Preventive Screenings and Routine Testing Are Essential for Protecting Seniors’ Health

With Medicare reimbursement for nearly 600 laboratory tests scheduled for significant cuts in a matter of weeks, 56 million seniors are at risk of losing access to vital lab tests and diagnostics that help them stay healthy and manage existing conditions. The culprit? The poorly implemented 2014 Protecting Access to Medicare Act (PAMA).

Though PAMA was meant to establish a uniform reimbursement system for lab tests and services under Medicare, the U.S. Department of Health and Human Services’ (HHS) misguided implementation of the law has led to 3 years of draconian cuts to the tests Americans rely on. By drastically cutting rates, including for many of the most commonly performed lab tests, PAMA may threaten access to critical lab services for diagnosing and treating beneficiaries with diabetes, heart disease, liver disease, kidney disease, prostate and colon cancers, anemia, infections, opioid dependency and countless other common health conditions. 
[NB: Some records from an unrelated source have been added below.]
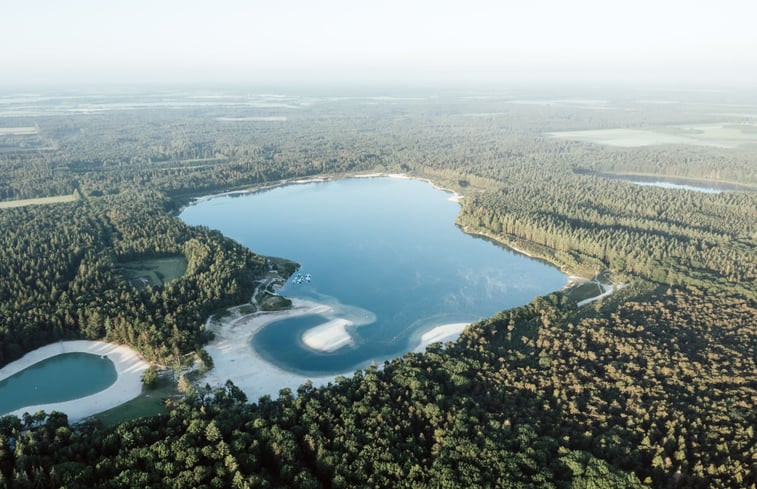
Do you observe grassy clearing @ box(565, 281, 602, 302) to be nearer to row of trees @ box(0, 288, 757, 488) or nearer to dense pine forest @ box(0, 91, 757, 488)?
dense pine forest @ box(0, 91, 757, 488)

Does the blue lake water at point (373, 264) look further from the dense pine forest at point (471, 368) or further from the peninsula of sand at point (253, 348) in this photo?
the dense pine forest at point (471, 368)

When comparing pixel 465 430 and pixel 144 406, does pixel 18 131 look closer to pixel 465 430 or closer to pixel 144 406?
pixel 144 406

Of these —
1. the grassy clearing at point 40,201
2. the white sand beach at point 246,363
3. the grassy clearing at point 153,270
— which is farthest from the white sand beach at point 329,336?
the grassy clearing at point 40,201

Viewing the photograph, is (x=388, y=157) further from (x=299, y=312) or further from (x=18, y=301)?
(x=18, y=301)

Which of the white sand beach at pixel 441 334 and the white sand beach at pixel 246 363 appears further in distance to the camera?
the white sand beach at pixel 441 334

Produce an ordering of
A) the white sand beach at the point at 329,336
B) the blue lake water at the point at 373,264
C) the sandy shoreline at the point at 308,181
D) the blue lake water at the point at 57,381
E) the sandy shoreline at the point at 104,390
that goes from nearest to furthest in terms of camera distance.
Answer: the sandy shoreline at the point at 104,390 → the blue lake water at the point at 57,381 → the white sand beach at the point at 329,336 → the blue lake water at the point at 373,264 → the sandy shoreline at the point at 308,181

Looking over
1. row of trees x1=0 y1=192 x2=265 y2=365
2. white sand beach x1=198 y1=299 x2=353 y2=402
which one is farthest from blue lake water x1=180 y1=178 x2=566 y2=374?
row of trees x1=0 y1=192 x2=265 y2=365
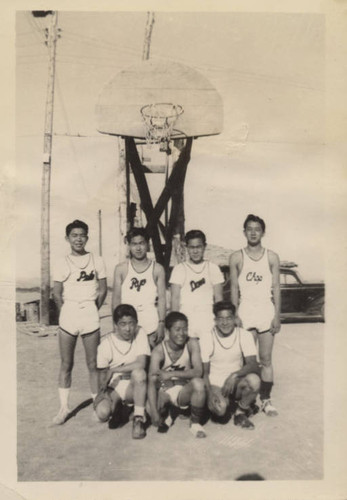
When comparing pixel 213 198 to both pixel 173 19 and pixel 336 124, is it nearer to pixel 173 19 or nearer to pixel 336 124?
pixel 336 124

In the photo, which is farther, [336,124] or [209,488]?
[336,124]

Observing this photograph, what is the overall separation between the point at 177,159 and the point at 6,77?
3.09 ft

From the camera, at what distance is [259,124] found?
2680mm

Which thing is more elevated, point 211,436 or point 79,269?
point 79,269

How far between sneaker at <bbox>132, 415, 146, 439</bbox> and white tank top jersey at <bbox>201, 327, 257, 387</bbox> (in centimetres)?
38

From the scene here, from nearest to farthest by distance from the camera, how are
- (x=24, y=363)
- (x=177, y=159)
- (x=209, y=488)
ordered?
(x=209, y=488) → (x=24, y=363) → (x=177, y=159)

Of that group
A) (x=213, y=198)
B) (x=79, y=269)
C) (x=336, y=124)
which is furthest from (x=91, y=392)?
(x=336, y=124)

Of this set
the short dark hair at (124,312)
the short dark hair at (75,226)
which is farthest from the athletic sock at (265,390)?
the short dark hair at (75,226)

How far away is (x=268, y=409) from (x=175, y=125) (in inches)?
59.7

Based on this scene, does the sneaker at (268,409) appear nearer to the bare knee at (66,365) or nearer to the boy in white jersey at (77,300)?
the boy in white jersey at (77,300)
This comes at a time where many of America’s seniors are already struggling to access these essential laboratory services due to the COVID-19 pandemic. According to recent public health studies, roughly 1 in 5 Medicare beneficiaries avoided or missed necessary medical care last year as a result of the pandemic. Of those, more than one-third (32%) skipped vital laboratory testing and diagnostics, which are critical to early detection and prevention of serious diseases. 

As the foundation for early diagnosis, prevention and personalized care for millions of patients, the value of clinical laboratories remains unmatched. Protecting access to these vital laboratory services should remain a top priority. Even more, a dedicated focus on both prevention and early detection can drive savings across the health system by helping to identify diseases and risk factors for diseases at an early stage. Undiagnosed diabetes alone, for example, is associated with $31.7 billion in annual spending that could have been avoided through earlier diagnosis and better disease management. 

In order to continue providing value to patients, we must first protect access to quality care, including high quality clinical laboratory services. As the COVID-19 pandemic has proved, we must continue to advocate for widespread access to laboratory services for the early detection and prevention of other serious diseases that disproportionately impact seniors and vulnerable populations.  

We shouldn’t make it harder for seniors to stay healthy – Congress needs to protect seniors’ access to laboratory tests and diagnostic services. Congress has already recognized this threat and delayed PAMA cuts and a second round of flawed PAMA data reporting for one-year in Section 3718 the bipartisan Coronavirus Aid, Relief, and Economic Security Act in 2020. Congress needs to act immediately and delay the cuts and data reporting for clinical labs another year.